» Text section
□ □ □ □
Open Letter: Make vulnerability disclosure in the Cyber Resilience Act more secure, not less

The CRA would require organisations to disclose software vulnerabilities to government agencies within 24 hours of exploitation. However, such recently exploited vulnerabilities are unlikely to be mitigated within such a short time, leading to real-time databases of software with unmitigated vulnerabilities in the possession of potentially dozens of government agencies. Read the open letter.

By EDRi · June 15, 2023

We, the undersigned organisations, write to express our concern with vulnerability disclosure requirements under the proposed Cyber Resilience Act (CRA). The CRA’s objective to encourage software publishers to patch vulnerabilities and report cyber incidents is salutary. However, the CRA’s mandatory disclosure of unmitigated vulnerabilities will undermine the security of digital products and the individuals who use them.

The CRA would require organisations to disclose software vulnerabilities to government agencies within 24 hours of exploitation.

However, such recently exploited vulnerabilities are unlikely to be mitigated within such a short time, leading to real-time databases of software with unmitigated vulnerabilities in the possession of potentially dozens of government agencies. The more this kind of information is spread, the more likely it is to be misused for state intelligence or offensive purposes, or to be inadvertently exposed to adversaries before a mitigation is in place. In addition, laws that require disclosure of unmitigated vulnerabilities to government agencies create an international precedent that may be reflected by other countries.
□ □ □ □
» Data provided
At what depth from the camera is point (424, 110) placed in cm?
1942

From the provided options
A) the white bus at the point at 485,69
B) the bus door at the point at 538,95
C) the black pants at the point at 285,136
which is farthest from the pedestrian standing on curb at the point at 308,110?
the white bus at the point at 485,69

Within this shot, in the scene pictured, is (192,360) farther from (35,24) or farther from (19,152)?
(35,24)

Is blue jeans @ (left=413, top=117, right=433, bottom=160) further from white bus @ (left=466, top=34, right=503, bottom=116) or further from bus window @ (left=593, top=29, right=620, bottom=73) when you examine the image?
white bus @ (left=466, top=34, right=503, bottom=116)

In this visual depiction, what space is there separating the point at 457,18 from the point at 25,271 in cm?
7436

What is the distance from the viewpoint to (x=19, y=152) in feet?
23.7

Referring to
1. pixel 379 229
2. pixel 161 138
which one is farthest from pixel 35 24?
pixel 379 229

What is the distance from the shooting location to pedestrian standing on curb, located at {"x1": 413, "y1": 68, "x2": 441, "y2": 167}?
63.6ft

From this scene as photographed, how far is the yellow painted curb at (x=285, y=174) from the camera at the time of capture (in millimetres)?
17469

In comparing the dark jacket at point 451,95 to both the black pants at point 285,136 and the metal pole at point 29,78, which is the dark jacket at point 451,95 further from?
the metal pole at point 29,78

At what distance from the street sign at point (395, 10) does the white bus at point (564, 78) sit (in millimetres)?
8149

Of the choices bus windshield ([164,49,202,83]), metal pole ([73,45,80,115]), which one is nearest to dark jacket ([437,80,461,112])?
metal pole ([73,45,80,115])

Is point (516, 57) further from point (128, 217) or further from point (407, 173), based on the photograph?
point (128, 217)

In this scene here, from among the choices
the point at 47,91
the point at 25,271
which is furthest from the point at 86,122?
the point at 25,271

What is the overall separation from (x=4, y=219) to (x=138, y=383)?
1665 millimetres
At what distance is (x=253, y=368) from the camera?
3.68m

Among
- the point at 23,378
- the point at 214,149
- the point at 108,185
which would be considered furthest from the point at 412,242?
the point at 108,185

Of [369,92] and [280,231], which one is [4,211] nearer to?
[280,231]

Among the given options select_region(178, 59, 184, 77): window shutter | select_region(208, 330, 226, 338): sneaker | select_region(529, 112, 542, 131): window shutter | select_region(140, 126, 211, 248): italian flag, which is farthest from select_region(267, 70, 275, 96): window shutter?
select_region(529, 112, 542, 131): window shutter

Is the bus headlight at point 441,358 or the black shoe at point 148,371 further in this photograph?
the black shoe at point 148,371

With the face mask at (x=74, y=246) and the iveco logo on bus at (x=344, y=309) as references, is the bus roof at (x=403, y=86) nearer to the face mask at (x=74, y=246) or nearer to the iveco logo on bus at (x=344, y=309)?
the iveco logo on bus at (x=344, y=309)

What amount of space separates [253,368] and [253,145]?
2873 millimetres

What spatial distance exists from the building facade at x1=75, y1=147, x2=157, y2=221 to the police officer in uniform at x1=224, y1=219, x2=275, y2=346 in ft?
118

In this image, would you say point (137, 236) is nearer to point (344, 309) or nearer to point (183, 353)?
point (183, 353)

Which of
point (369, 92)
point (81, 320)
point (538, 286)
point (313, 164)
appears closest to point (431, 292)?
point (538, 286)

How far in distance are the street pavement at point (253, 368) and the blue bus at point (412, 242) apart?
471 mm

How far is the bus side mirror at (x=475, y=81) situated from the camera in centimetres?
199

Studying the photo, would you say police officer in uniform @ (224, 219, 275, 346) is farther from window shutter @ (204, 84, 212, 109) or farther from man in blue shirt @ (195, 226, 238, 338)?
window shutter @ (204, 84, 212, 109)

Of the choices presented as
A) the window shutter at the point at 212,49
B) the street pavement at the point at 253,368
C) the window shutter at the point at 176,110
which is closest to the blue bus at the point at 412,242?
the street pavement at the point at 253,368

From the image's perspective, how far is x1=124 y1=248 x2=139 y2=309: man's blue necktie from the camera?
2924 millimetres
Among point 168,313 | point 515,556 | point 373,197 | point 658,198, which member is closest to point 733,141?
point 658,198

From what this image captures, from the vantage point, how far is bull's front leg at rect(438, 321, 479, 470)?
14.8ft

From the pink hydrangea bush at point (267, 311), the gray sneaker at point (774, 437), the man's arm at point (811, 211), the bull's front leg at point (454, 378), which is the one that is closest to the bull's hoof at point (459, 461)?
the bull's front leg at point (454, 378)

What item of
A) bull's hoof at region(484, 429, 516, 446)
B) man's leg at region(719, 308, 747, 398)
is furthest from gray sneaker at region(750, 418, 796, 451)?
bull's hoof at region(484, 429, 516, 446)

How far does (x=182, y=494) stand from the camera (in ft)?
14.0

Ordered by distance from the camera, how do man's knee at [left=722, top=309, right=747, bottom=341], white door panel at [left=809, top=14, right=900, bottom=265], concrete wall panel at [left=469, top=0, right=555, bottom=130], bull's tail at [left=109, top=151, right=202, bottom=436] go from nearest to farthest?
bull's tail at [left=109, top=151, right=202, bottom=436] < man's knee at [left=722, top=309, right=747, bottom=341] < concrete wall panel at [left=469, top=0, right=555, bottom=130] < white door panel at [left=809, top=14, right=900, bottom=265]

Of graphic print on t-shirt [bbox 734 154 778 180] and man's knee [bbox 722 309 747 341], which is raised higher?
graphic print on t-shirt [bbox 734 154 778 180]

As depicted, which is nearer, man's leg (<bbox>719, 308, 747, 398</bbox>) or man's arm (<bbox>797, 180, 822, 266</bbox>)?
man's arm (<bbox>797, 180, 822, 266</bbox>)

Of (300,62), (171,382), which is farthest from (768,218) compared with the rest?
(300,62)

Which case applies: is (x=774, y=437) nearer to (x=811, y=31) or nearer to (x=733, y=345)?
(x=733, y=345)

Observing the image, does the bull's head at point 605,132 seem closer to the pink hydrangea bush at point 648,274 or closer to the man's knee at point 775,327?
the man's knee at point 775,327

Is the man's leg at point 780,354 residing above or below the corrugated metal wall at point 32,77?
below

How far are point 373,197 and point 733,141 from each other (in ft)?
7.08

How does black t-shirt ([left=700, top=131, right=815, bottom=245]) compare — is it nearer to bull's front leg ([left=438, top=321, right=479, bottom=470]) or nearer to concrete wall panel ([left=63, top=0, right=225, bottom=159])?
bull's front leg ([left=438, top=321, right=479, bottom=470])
□ □ □ □
» Directions
A - From the open letter on the Cyber Resilience Act, quote the passage that begins with the words containing "Open Letter: Make" and ends with "the open letter.".
B - Please write the next part of the open letter on the Cyber Resilience Act, picking up after its final sentence.

» Results for the exercise
A -
Open Letter: Make vulnerability disclosure in the Cyber Resilience Act more secure, not less

The CRA would require organisations to disclose software vulnerabilities to government agencies within 24 hours of exploitation. However, such recently exploited vulnerabilities are unlikely to be mitigated within such a short time, leading to real-time databases of software with unmitigated vulnerabilities in the possession of potentially dozens of government agencies. Read the open letter.

B -
We call on you to help improve the CRA by including safeguards that help prevent misuse of vulnerability information:

  1. Limit details. The regulation should not require disclosure of technical details of unmitigated vulnerabilities to government bodies that would enable another party to reconstruct the vulnerability or develop code to exploit it.
  2. Prohibit offensive uses. The regulation should include a clear restriction on the use of software vulnerabilities by public bodies, i.e. for intelligence, surveillance, or offensive purposes.
  3. Provide time to mitigate. In the absence of user harm or a substantial incident, organisations should have a reasonable time to remediate or address the vulnerability before requiring disclosure of its details to governments. A typical standard period for the mitigation of known vulnerabilities is 90 days.
  4. Secure vulnerability information. Agencies should be obligated to protect vulnerability information with robust security safeguards and shared only on a very strict need-to-know basis.
  5. Protect good faith security researchers. The regulation should distinguish between vulnerabilities discovered in good faith for defensive purposes and those that are exploited by malicious actors. Good faith security researchers who follow coordinated vulnerability disclosure standards should be protected from retaliation.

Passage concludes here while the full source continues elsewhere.